● The records:
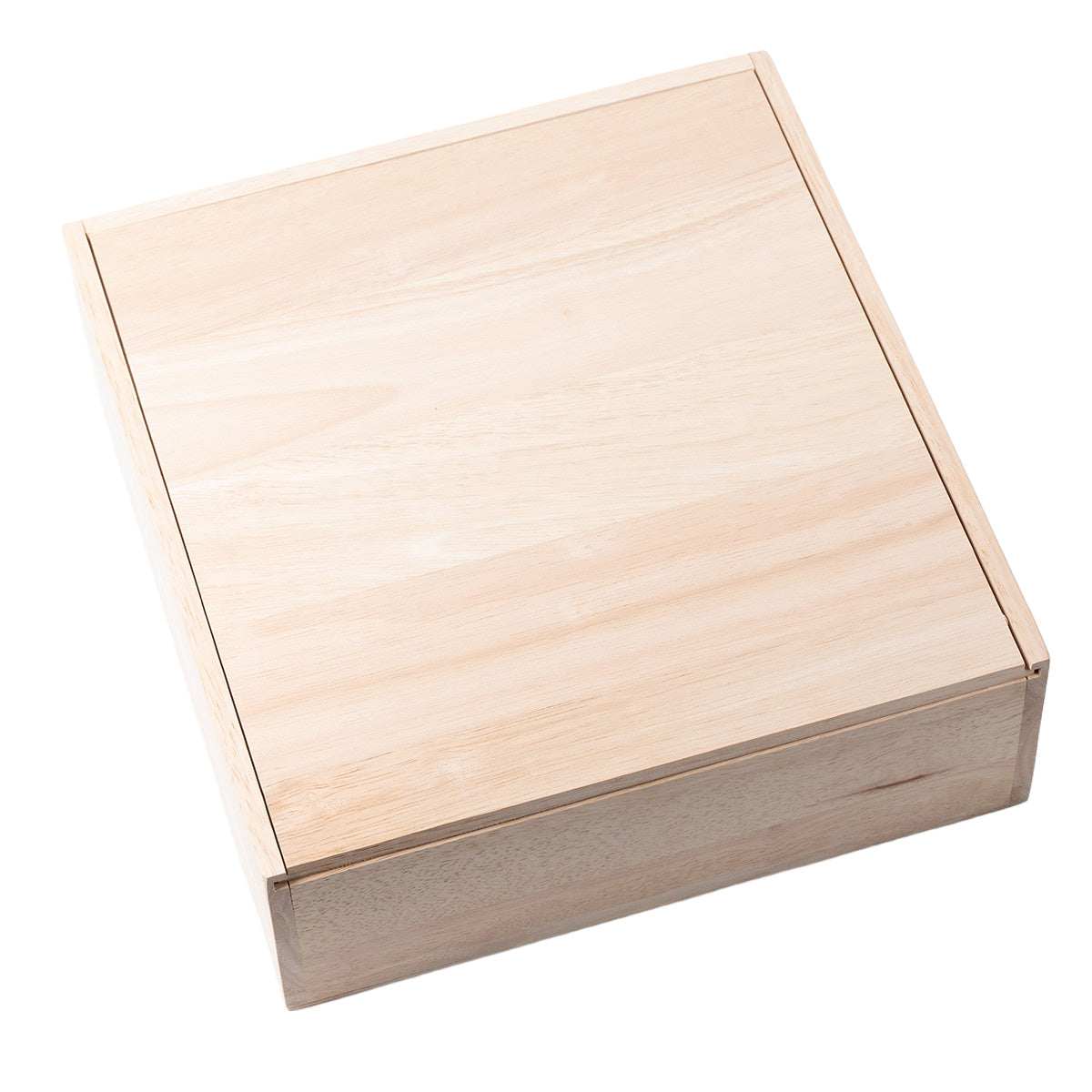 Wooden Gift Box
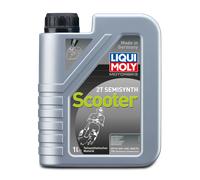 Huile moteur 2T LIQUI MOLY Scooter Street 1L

==

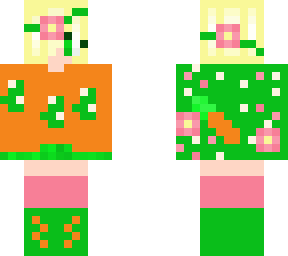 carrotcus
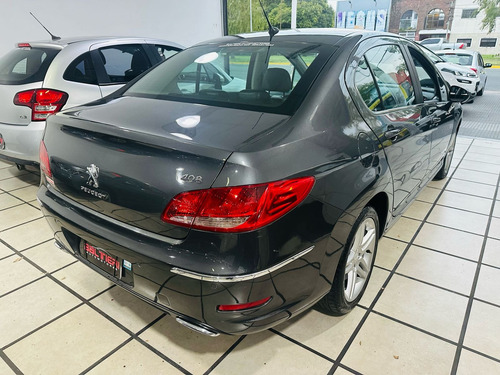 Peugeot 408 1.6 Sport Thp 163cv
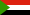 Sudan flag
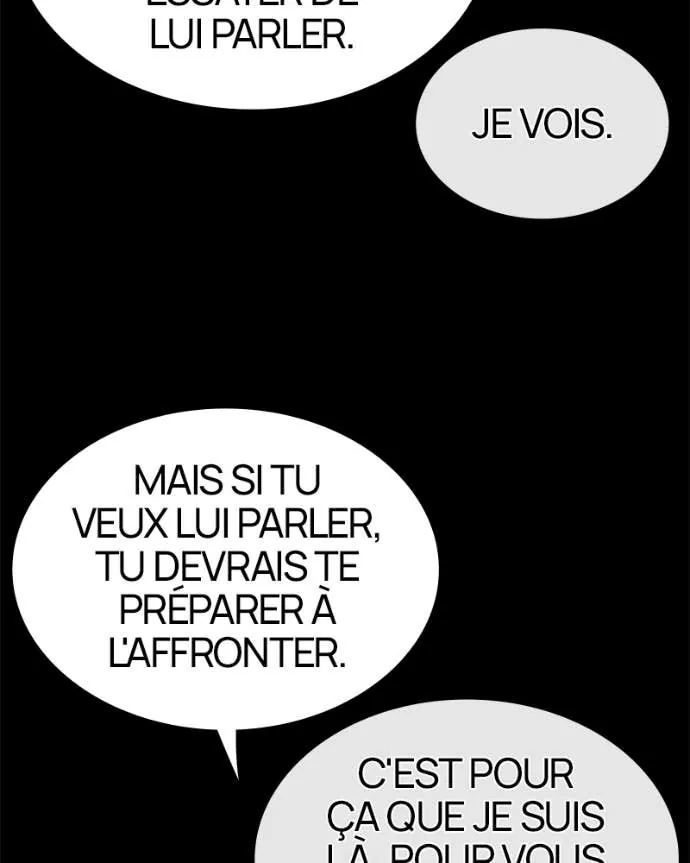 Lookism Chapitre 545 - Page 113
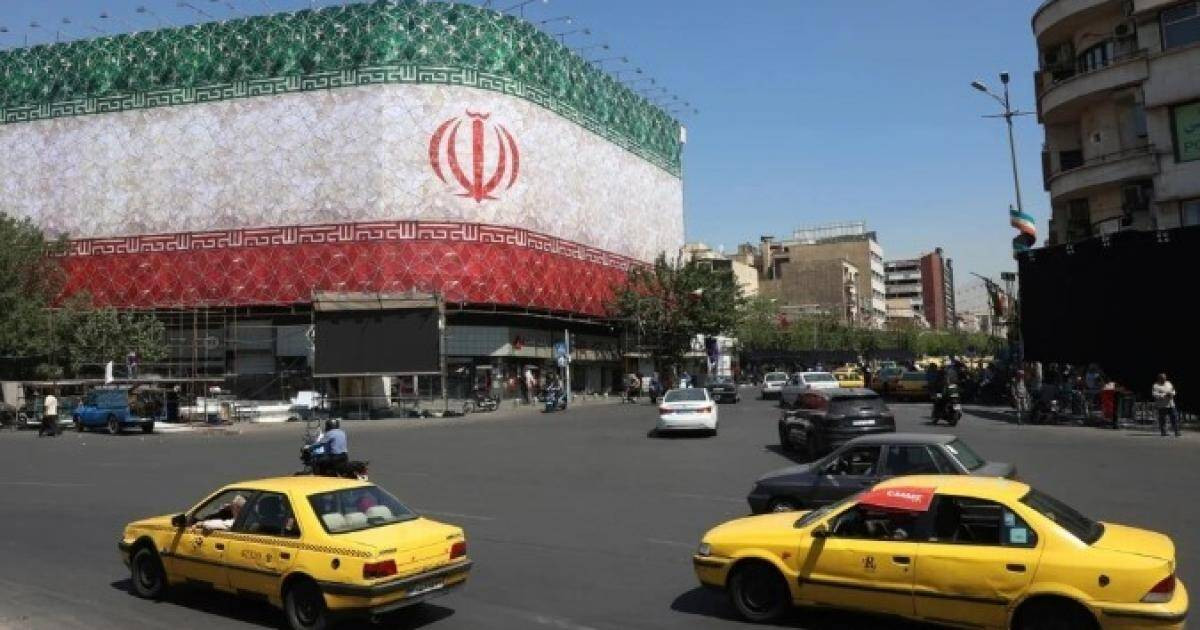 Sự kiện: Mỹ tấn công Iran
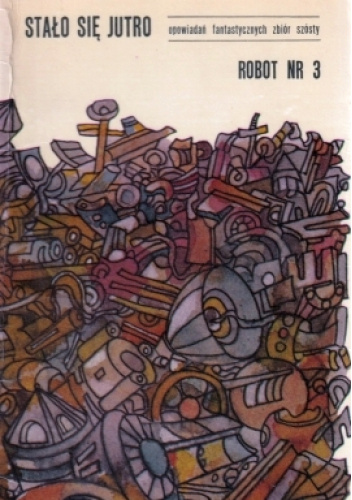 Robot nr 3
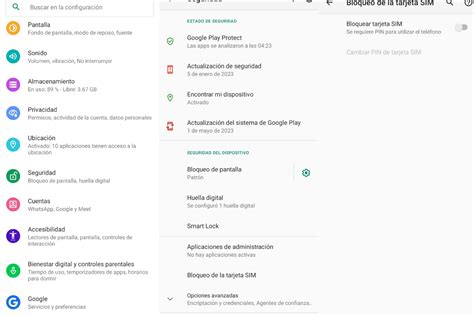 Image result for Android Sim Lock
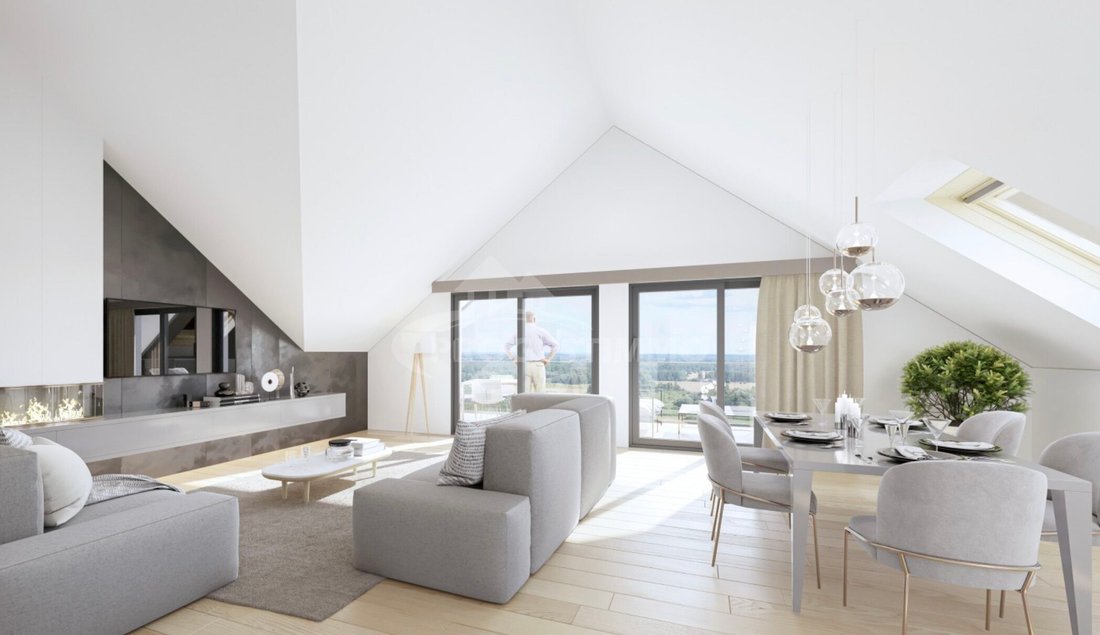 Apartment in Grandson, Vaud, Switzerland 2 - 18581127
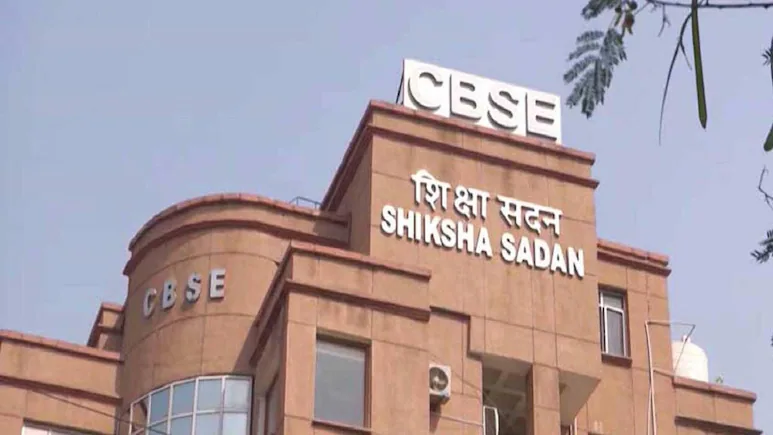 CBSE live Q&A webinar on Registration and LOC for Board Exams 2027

...

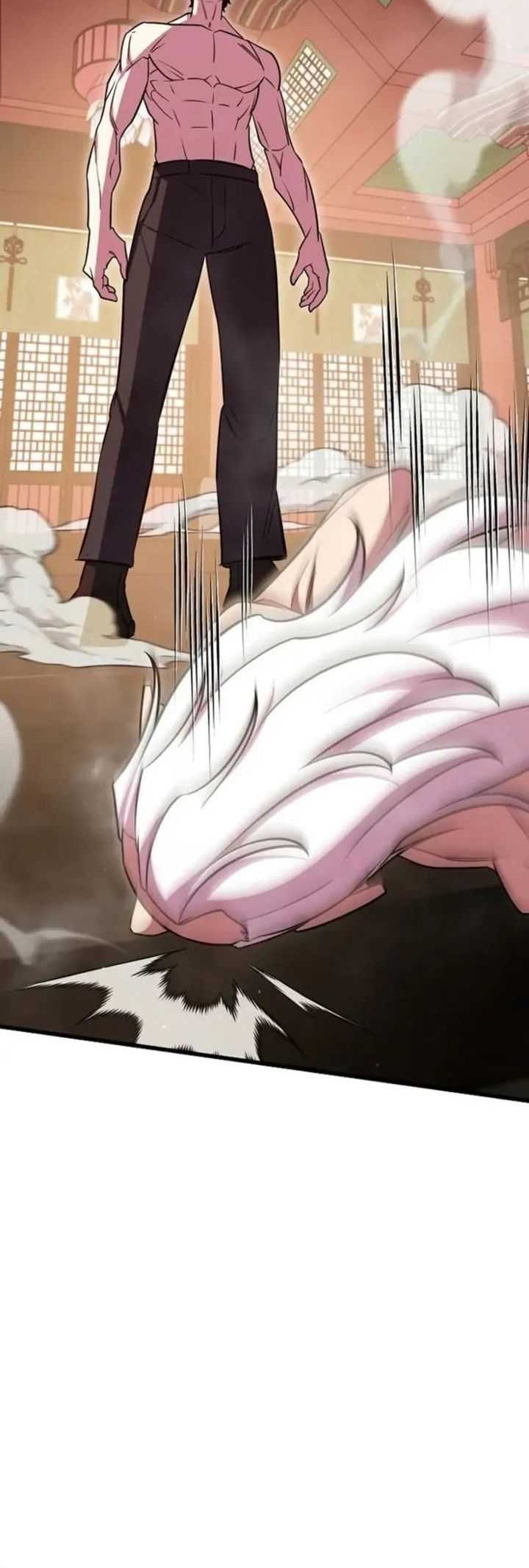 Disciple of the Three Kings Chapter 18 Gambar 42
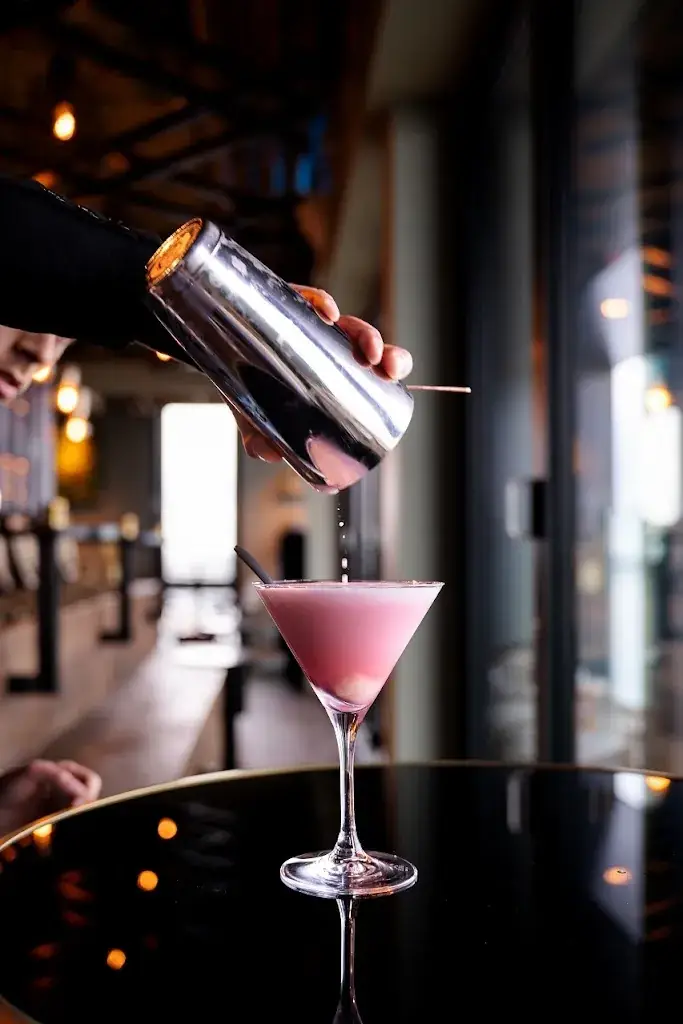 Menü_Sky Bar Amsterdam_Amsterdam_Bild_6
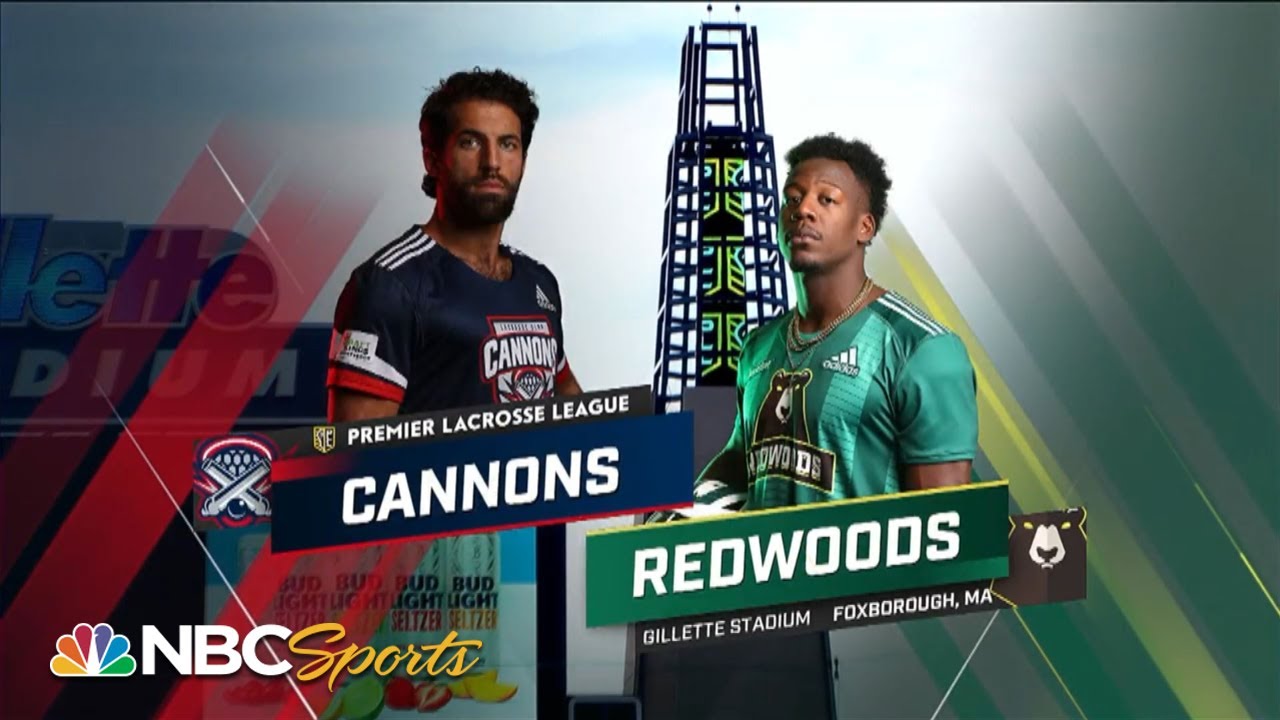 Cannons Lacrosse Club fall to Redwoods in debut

● Your assignment:
Can you lay out everything in the listing from the line containing "Wooden Gift Box" down to and including the line containing "Huile moteur 2T LIQUI MOLY Scooter Street 1L" as a Markdown table with the columns Row and Line, leaving out blank lines and the pictures?

● Completed exercise:
| Row | Line |
|---|---|
| 1 |  Wooden Gift Box |
| 2 |  Huile moteur 2T LIQUI MOLY Scooter Street 1L |